--- Begin Listed entries ---

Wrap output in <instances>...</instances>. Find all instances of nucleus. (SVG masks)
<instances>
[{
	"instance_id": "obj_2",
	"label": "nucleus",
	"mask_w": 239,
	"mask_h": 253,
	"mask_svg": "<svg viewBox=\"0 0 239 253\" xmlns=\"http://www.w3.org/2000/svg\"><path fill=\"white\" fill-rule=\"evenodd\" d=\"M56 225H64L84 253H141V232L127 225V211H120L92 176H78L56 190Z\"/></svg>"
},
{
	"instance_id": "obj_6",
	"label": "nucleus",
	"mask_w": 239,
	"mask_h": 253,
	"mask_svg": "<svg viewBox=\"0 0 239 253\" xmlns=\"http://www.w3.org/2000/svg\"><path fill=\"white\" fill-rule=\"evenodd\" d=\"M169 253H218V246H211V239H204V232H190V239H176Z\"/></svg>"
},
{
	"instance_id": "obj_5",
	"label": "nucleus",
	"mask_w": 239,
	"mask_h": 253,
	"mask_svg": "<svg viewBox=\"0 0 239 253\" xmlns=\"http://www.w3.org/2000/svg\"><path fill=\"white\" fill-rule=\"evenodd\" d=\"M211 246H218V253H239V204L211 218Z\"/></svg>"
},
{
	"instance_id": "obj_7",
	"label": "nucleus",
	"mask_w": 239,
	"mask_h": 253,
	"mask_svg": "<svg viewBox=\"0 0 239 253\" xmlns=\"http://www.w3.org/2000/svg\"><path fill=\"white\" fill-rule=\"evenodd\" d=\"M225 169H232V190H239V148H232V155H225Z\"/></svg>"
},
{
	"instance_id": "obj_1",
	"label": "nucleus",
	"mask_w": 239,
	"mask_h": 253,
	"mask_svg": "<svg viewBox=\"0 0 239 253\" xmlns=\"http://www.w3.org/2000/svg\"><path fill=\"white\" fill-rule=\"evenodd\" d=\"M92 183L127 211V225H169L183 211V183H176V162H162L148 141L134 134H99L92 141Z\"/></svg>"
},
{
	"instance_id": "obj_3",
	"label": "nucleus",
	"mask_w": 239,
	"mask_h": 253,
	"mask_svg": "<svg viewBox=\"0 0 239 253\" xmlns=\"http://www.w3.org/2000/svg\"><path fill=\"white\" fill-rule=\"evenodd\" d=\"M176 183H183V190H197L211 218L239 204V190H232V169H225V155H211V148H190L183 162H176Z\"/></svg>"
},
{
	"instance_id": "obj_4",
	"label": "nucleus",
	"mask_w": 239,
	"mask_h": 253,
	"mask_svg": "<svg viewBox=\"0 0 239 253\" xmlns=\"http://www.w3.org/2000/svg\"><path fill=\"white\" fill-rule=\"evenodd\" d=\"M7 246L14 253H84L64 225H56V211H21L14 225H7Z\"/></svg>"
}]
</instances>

--- End Listed entries ---

Task brief: Tally the lines of the data above that contain the string "white", where case counts. Reply with the number alone.

Exercise solution: 7